I'm having trouble understanding why "the time until an event occurs" is modeled as:
$S(t) = P[T > t]$ where $T$ is time until event and $t$ is some time.
I don't see how $P[T<t]$ or $P[T=t]$ would be phrased, and I'm confused on how to know if the time till an event occurs is greater/less/equal to some time $t$.
For example, consider the following problem:
In analyzing the risk of a catastrophic event, an insurer uses the exponential distribution with mean $\alpha$ as the distribution of the time until the event occurs. The insured has $n$ independent catastrophe policies of this type.
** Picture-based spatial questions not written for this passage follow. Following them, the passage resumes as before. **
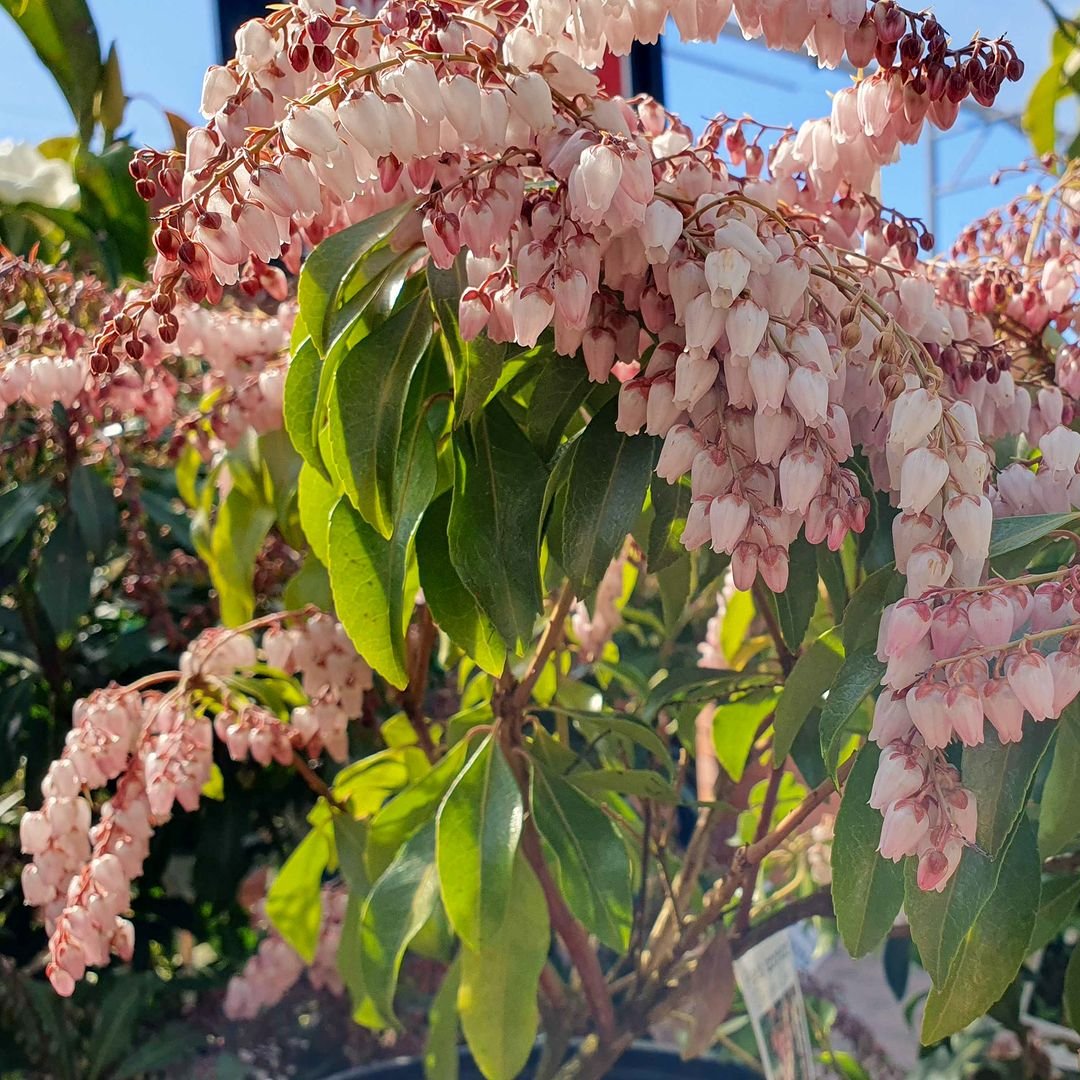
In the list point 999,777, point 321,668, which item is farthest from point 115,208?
point 999,777

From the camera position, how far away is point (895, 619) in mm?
472

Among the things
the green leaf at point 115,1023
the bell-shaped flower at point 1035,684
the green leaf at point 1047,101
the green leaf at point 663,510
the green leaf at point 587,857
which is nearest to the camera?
the bell-shaped flower at point 1035,684

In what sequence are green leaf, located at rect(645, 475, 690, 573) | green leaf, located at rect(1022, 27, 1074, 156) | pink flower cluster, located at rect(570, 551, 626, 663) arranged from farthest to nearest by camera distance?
green leaf, located at rect(1022, 27, 1074, 156)
pink flower cluster, located at rect(570, 551, 626, 663)
green leaf, located at rect(645, 475, 690, 573)

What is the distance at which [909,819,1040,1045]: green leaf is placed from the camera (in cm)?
58

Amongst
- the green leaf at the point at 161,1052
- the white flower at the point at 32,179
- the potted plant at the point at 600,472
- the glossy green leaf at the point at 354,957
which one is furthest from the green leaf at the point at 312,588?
the green leaf at the point at 161,1052

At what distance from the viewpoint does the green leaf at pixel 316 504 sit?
703 millimetres

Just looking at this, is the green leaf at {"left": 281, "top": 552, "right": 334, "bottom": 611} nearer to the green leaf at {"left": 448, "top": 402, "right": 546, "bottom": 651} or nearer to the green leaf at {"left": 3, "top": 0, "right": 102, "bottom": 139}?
the green leaf at {"left": 448, "top": 402, "right": 546, "bottom": 651}

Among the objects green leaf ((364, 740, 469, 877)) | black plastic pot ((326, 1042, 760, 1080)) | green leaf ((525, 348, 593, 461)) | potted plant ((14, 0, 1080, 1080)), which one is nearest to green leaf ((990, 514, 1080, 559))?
potted plant ((14, 0, 1080, 1080))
Find the expected time until the insurer will have the first catastrophe claim.
How do I know to use $P[T>t]$ and not $P[T<t]$ or $P[T=t]$?
The reason for this particular formulation lies in the wording of the problem.
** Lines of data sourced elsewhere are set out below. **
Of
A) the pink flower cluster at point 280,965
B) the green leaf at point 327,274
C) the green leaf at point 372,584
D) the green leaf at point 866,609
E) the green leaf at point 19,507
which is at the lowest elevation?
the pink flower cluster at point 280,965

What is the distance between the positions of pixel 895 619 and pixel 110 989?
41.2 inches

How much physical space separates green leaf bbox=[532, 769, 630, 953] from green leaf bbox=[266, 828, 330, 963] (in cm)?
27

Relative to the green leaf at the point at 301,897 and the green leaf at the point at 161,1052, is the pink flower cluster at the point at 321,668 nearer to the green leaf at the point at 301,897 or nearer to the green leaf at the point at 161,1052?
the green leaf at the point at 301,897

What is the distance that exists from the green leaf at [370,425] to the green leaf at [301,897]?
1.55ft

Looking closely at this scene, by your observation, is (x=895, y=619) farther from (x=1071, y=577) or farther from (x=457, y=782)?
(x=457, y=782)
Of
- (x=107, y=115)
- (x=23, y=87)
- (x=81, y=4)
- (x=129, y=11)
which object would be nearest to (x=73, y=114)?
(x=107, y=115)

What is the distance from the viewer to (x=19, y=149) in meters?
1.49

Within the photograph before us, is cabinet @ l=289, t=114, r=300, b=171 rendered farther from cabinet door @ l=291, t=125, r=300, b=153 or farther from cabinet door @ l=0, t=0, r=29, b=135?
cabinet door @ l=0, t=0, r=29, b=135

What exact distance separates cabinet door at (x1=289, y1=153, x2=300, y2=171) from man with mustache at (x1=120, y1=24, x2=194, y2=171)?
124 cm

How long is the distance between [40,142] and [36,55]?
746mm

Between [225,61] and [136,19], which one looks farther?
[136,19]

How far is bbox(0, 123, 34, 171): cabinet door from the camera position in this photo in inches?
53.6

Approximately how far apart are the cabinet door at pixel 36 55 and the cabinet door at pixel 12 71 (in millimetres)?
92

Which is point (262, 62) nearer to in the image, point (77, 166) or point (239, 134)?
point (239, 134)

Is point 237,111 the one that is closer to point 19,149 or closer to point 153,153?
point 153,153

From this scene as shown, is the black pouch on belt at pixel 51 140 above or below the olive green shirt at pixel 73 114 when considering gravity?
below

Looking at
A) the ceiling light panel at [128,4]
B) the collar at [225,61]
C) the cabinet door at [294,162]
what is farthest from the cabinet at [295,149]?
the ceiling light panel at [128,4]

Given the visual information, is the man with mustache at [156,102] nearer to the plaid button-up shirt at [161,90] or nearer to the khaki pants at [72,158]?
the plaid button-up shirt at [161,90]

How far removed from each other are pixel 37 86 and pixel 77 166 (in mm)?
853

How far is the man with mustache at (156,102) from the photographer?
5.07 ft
We are told that there are $n$ independent and identically distributed (i.i.d.) random variables $T_1, T_2, \ldots, T_n$. We want to find the expected value of the minimum $T_\text{min}$ of these random variables (this might be interpreted as, e.g., the time until the first catastrophe occurs).
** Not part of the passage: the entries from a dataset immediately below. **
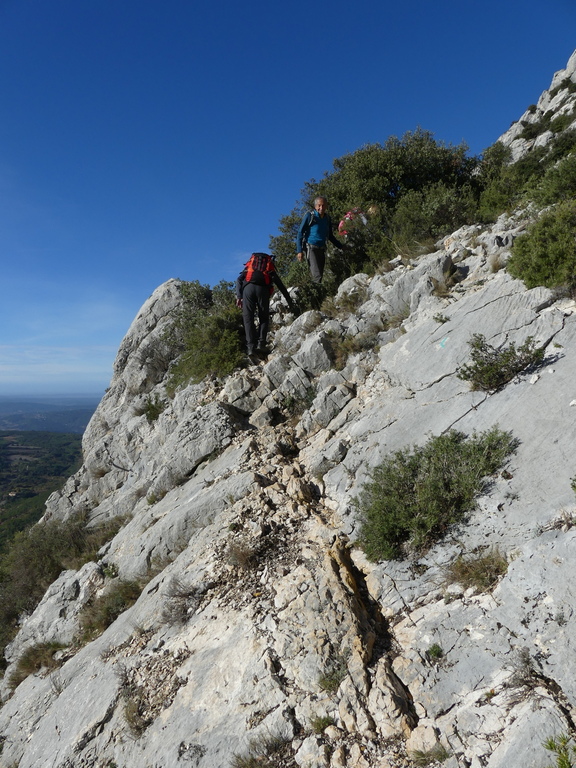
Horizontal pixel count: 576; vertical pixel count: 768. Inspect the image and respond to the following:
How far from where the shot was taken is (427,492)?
5.41 m

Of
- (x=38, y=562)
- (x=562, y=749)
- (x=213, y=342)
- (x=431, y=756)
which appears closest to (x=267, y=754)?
(x=431, y=756)

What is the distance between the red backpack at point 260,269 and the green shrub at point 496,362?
647cm

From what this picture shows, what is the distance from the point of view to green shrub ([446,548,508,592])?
448 cm

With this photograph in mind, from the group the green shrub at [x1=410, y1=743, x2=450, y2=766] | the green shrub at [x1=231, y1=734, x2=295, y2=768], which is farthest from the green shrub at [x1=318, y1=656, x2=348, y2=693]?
the green shrub at [x1=410, y1=743, x2=450, y2=766]

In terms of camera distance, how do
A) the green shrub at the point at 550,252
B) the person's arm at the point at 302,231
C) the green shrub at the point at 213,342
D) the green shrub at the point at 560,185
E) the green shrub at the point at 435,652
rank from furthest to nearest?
1. the person's arm at the point at 302,231
2. the green shrub at the point at 213,342
3. the green shrub at the point at 560,185
4. the green shrub at the point at 550,252
5. the green shrub at the point at 435,652

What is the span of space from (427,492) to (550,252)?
16.4 ft

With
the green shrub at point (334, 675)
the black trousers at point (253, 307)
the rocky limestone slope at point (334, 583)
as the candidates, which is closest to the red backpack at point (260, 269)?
the black trousers at point (253, 307)

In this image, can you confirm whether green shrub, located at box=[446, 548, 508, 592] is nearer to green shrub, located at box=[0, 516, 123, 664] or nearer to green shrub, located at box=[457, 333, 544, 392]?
green shrub, located at box=[457, 333, 544, 392]

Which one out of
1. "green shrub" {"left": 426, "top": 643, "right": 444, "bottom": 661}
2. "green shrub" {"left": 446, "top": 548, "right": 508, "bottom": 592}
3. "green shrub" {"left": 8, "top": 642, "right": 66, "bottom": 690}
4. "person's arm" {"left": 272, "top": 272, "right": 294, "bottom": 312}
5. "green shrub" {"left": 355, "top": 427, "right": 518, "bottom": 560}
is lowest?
"green shrub" {"left": 8, "top": 642, "right": 66, "bottom": 690}

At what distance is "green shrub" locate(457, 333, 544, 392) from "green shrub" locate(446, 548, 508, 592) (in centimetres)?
292

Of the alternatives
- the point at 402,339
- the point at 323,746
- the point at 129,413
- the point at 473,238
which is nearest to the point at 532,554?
the point at 323,746

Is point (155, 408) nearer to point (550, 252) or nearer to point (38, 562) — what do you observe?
point (38, 562)

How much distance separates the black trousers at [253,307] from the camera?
1106 cm

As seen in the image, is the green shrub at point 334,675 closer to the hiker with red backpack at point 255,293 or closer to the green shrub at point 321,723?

We now observe that $T_\text{min} > t$ if and only if $T_1 > t, T_2 > t, \ldots, T_n > t$. This is the critical observation. It permits us to conclude
$$ P(T_\text{min} > t) = P(T_1 > t, T_2 > t, \ldots, T_n > t) $$
From independence, we can then write
$$ P(T_\text{min} > t) = P(T_1 > t) \times P(T_2 > t) \times \cdots \times P(T_n > t) $$
and from the fact that they are identically distributed, we can write
$$ P(T_\text{min} > t) = [P(T_1 > t)]^n $$
(Note that we can not assert $T_\text{min} < t$ if and only if $T_1 < t, T_2 < t, \ldots, T_n < t$, so this useful telescoping does not occur if we approach the problem that way.) Now, for the exponential distribution, fortunately, we have $P(T_1 > t) = 1 - P(T_1 < t) = 1-[1-e^{-\lambda t}] = e^{-\lambda t}$ (where $\lambda = 1/\alpha$), so
$$ P(T_\text{min} > t) = e^{-n\lambda t} $$
That is, the minimum of $n$ i.i.d. exponentially distributed random variables is distributed identically to a single exponentially distributed random variable with $n$ times the rate (or, equivalently, $1/n$ of the mean).
Long story short: The analysis chooses to focus on $P(T > t)$ because the formulation of the problem makes that approach simple. If we were interested in the maximum of those random variables, we would choose $P(T_\text{max} < t)$. Unfortunately, in that case, the exponential distribution does not help us, particularly; the maximum of $n$ i.i.d. exponentially distributed random variables is not itself exponentially distributed.